Groene inhoudsopgave
Vleesetende planten zien er bijzonder uit. Ze kunnen tandjes, toeters of klevende bladeren hebben. Het ziet er nogal angstaanjagend maar tegelijkertijd grappig uit. Gelukkig doen ze ons niks kwaad, maar vleesetende planten kunnen écht vliegen en spinnetjes oppeuzelen. Neem jij ook een vleesetende plant in huis? Hieronder staan alle vleesetende planten op een rij, inclusief hoe je deze moet verzorgen.
Vleesetende planten en hun oorsprong
Vleesetende planten komen van oorsprong uit het moeras. Ook kun je ze terugvinden in het tropische regenwoud. En wist je dat je de Zonnedauw zelfs in ons eigen land kunt vinden? Toch is het vrij klein dat je ooit een vleesetende plant tegenkomt, behalve in het tuincentrum dan.
Verzorging van de vleesetende plant
De meeste vleesetende plant hebben dezelfde verzorging nodig. Zo wil eigenlijk iedere plant graag in vochtige potgrond staan, op een zonnig plekje. Daarnaast is een vleesetende plant niet zo dol op kalk. Probeer daarom kraanwater te vermijden, waar veel kalk in zit verwerkt. Geef daarom regenwater en jouw plant zal je dankbaar zijn. Vang bijvoorbeeld water op door middel van een regenton.
Als laatst is het belangrijk om de plant geen plantenvoeding te geven. De plant krijgt namelijk al extra voeding door de insecten die ‘ie binnenkrijgt. Wanneer je wel plantenvoeding geeft, kan dit te veel worden van de plant. Doe dit dus ook zeker niet. Je kunt wel een dood insect aan jouw plant geven, of desnoods kopen bij een dierenspeciaalzaak.
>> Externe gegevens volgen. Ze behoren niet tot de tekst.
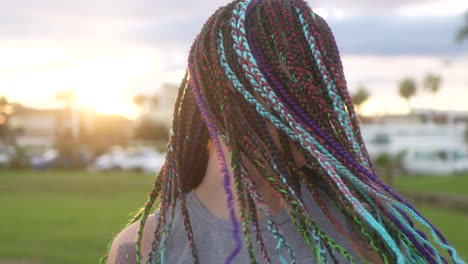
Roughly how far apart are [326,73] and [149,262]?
0.66m

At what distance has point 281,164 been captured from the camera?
67.6 inches

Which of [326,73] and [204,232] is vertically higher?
[326,73]

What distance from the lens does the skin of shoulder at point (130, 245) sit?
1.87 meters

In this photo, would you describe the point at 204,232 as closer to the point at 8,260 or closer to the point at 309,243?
the point at 309,243

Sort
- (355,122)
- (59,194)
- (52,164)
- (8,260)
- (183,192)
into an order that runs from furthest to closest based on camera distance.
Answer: (52,164) → (59,194) → (8,260) → (183,192) → (355,122)

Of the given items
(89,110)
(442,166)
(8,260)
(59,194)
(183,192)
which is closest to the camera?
(183,192)

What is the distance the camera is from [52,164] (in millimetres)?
38500

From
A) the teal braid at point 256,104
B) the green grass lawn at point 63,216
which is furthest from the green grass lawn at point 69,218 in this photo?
the teal braid at point 256,104

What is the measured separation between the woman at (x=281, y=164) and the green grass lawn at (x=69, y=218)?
248 cm

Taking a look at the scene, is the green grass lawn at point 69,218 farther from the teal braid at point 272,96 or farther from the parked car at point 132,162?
the parked car at point 132,162

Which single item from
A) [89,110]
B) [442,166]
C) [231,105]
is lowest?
[442,166]

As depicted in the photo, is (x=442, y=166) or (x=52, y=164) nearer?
(x=52, y=164)

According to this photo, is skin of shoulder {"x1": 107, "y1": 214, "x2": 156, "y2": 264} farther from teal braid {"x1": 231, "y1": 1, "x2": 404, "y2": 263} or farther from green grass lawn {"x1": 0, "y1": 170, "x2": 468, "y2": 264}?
green grass lawn {"x1": 0, "y1": 170, "x2": 468, "y2": 264}

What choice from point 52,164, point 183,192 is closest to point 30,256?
point 183,192
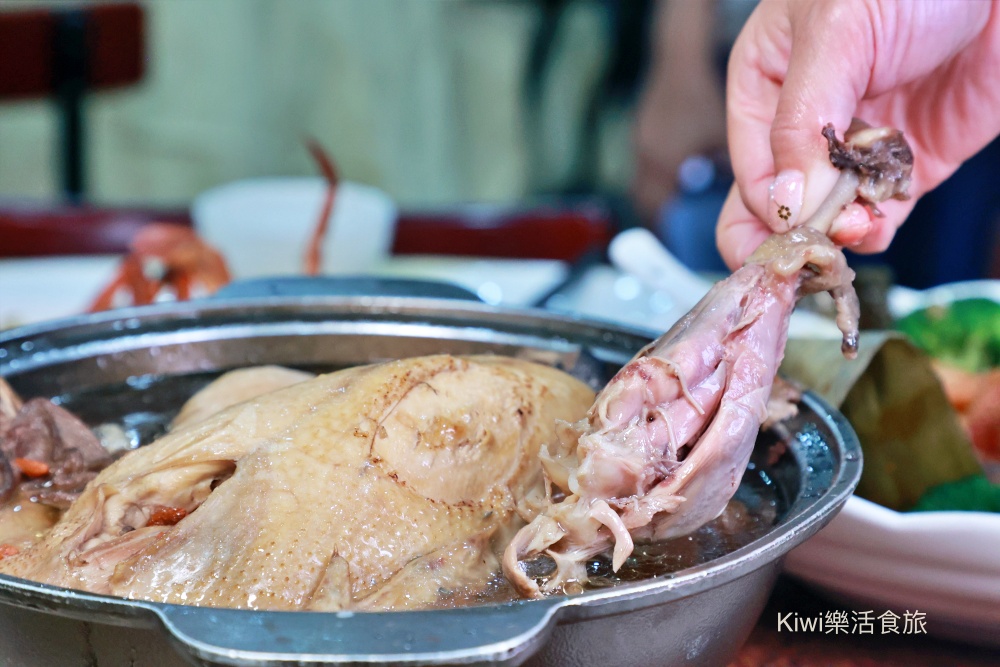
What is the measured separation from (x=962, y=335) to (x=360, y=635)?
198cm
Zo kun je de plant toch nog een beetje bijvoeden.
Dit zijn de bekende vleesetende planten
Nu je de verzorging van de vleesetende planten wil, is het aan jou om deze taak te volbrengen. Er zijn een aantal vleesetende planten die goed zullen staan in ieder interieur, en jou van vervelende beestjes afhelpt. Welke dat zijn, zetten we hieronder voor je neer.
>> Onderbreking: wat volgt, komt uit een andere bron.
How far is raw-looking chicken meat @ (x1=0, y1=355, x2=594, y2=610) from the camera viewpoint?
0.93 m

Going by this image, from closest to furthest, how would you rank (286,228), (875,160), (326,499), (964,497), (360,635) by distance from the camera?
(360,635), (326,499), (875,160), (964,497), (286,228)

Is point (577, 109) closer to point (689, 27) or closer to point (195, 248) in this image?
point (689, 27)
- Trompetbekerplant, ook wel Sarracenia psittacina genoemd, kun je herkennen aan de plant met zijn bekers. De bekers hebben wel wat weg van trompetten, vandaar ook de naam ‘trompetbekerplant’. Deze steken hoog de lucht in en vangen hiermee hun voedsel. De bovenkant van de trompet is glad en aan de binnenkant bevinden zich haartjes. Op deze manier kan het insect niet meer ontsnappen.
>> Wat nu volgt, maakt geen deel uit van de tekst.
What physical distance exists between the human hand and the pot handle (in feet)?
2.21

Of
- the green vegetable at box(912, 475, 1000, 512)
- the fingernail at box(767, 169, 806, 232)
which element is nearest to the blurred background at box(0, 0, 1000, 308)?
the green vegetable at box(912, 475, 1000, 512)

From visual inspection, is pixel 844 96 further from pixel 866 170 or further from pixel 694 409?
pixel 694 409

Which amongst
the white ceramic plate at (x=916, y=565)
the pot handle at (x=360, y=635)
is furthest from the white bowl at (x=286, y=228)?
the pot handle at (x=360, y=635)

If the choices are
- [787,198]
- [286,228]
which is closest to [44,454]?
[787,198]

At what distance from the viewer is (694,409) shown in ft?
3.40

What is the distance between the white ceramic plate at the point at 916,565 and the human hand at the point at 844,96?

Daarnaast bestaat er nog een andere bekerplant, maar deze valt niet onder dezelfde familie. We hebben het over de Nepenthes alata, ook wel de bekerplant genoemd. Deze bekers hangen aan de plant en hebben wel wat weg van zakjes. Bovenop die zakjes zit een soort dekseltje. Deze zal ervoor zorgen dat de zakjes niet vol komen te staan met water. - Venusvliegenvanger, ook wel Dionaea muscipula genoemd. Deze kun je herkennen aan zijn ‘bek’ met daarin allerlei tanden, zo lijkt het. De plant vangt hiermee zijn voedsel en sluit daarna heel voorzichtig zijn bek. Vanaf dat moment zal het insect verteren. Dit verteerproces kan wel langer dan een week duren!
- Drosera, ook wel Zonnedauw genoemd, vangt eenvoudig zijn voedsel. Dit omdat de bladeren van de Zonnedauw ontzettend kleverig zijn. Als er een insect tegenaan loopt of vliegt, zal het insect eraan vast blijven kleven. Vanaf dat moment gaat het verteerproces in gang. Wist je trouwens dat Zonnedauw gewoon voorkomt in Nederland?
Daarnaast zijn er nog een aantal minder bekende vleesetende planten. Denk bijvoorbeeld aan de Byblis. Dit plantje ziet er schattig uit: kleine, paarse bladeren en tegelijkertijd ook vleesetend. Bijzonder!
Veelgestelde vragen
Een vleesetende plant kan insecten eten. Dit hoeft niet altijd zo te zijn: een vleesetende plant kan ook bijvoorbeeld bladeren eten.
Vleesetende planten hebben nogal wat aandacht nodig. Zo wil de plant altijd water tot zijn beschikking hebben en moet deze op een zonnige plek staan. Ook is het belangrijk om dode bladeren weg te halen.
Vleesetende planten hebben vaak een bepaalde nectargeur. Daarnaast hebben ze vaak mooie kleuren. Via deze twee manieren komen er insecten op de plant af.